You can eliminate the encoder-side, for testing purposes, by creating a server-side stream using this scheduler.

Richard

My upload and download values are okay, way above the streams I’m trying to play, what I’ve realized is that Strobe Media Playback (the player I’m using) and I think Flash Player Video, drop frames when they’re not able to play a single stream, while Strobe Media Playback buffers content when I provide an Adaptive bitrate stream to playback.

So I think choppyness is a bandwidth related issue and sometimes FlashPlayer issue when there is some frame drops in low bandwidth streams. Overall in Adaptive bitrate I’m getting a relatively good playback but it’s definitely not perfect.

Another issue I’m having, that I’ll be posting in the Transcoder forum, is that Wowza Transcoder produces variable frame rate streams.
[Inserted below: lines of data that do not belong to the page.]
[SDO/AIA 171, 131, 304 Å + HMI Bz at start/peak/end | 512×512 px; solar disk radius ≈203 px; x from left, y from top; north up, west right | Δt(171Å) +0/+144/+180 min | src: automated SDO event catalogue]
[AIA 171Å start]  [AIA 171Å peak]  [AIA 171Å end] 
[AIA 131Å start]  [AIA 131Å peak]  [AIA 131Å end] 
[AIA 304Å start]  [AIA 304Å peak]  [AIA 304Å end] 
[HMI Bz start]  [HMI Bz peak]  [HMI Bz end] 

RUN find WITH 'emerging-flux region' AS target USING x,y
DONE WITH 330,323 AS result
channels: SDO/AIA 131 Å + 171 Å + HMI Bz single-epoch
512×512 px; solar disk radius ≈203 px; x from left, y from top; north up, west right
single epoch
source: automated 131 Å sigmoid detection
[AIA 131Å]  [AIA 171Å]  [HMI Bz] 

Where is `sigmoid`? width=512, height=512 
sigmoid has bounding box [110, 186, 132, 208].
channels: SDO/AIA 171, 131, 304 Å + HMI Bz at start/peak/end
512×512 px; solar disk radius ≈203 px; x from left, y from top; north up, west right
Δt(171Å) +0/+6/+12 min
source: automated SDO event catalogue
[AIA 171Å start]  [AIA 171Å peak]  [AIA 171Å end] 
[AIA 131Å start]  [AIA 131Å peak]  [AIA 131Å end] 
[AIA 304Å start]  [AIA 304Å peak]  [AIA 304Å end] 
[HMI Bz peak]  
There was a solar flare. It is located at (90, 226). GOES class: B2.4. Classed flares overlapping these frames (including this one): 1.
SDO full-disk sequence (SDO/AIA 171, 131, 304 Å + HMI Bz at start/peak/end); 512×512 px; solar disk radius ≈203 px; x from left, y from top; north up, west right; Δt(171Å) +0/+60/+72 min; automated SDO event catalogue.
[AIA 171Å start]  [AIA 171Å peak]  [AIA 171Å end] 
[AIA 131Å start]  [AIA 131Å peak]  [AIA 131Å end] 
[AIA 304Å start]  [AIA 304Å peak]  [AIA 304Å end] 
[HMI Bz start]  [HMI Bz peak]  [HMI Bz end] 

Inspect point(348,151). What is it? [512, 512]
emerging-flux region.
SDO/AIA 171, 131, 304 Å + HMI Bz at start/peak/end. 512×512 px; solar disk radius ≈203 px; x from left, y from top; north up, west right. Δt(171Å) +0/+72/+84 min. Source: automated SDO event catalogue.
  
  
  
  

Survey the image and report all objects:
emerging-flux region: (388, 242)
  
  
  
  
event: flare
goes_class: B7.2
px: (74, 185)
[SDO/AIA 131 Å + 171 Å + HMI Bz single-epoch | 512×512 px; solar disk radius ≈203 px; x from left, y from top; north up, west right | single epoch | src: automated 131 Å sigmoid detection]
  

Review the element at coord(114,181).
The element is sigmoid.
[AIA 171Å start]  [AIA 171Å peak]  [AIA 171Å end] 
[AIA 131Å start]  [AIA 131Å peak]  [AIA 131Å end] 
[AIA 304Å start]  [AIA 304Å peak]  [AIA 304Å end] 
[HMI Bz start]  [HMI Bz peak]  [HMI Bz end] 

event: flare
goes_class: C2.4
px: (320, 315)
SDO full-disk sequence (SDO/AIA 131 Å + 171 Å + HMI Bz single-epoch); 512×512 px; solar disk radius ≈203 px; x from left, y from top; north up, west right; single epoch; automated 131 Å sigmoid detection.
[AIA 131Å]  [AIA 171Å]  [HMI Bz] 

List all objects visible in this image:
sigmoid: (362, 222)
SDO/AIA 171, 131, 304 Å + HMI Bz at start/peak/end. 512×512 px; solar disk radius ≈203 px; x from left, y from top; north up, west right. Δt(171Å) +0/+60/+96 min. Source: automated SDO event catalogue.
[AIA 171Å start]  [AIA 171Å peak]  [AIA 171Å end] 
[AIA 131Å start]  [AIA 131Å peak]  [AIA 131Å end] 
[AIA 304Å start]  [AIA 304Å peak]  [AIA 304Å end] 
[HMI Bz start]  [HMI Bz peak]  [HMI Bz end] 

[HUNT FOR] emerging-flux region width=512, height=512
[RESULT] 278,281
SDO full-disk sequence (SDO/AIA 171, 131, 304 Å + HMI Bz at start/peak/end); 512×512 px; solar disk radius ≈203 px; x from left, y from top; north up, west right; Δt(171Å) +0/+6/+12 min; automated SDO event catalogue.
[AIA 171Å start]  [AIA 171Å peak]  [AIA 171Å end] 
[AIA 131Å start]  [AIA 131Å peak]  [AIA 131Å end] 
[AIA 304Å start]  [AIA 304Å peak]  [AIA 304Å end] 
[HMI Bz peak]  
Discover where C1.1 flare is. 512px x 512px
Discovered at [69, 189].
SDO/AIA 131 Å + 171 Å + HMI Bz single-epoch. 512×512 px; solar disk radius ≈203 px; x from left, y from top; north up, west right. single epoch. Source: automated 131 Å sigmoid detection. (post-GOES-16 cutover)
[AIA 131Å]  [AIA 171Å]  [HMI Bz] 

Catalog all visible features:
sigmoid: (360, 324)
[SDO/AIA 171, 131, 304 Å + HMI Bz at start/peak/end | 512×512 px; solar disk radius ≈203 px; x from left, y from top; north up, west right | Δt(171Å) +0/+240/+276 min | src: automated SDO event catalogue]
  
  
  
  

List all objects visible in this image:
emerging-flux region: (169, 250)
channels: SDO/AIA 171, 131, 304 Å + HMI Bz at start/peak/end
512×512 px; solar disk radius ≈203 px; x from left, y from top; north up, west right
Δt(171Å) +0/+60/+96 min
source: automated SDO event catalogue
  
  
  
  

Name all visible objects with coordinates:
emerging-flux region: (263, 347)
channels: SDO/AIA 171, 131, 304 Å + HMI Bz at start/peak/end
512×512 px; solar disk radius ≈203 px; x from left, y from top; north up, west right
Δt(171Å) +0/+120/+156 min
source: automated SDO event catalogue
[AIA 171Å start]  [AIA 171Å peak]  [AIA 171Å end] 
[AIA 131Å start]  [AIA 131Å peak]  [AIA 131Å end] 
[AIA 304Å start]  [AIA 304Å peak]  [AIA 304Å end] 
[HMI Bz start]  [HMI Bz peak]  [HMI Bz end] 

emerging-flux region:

I am using Intel Quick Sync H.264 encoder version 1.4 with a i7 2600k CPU. CPU utilization is really low and I have lots of RAM available. I tried to tweak some params in the Transcoder but with not much success. Any ideas?

Thanks.

Eduardo

Eduardo,

The transcoder params you indicate you are working with might help, but in my own tests and other customers remarks, I haven’t seen significant differences. I think it depends on the source and many other factors, that is difficult to transcode to actual CBR. I think if anything it is a constrained VBR, i.e. with high and low thresholds.

Richard

Hi Richard. THanks for your answer. I’m not talking about constant bit rate, what I need is constant frame rate, that is having the fps constant.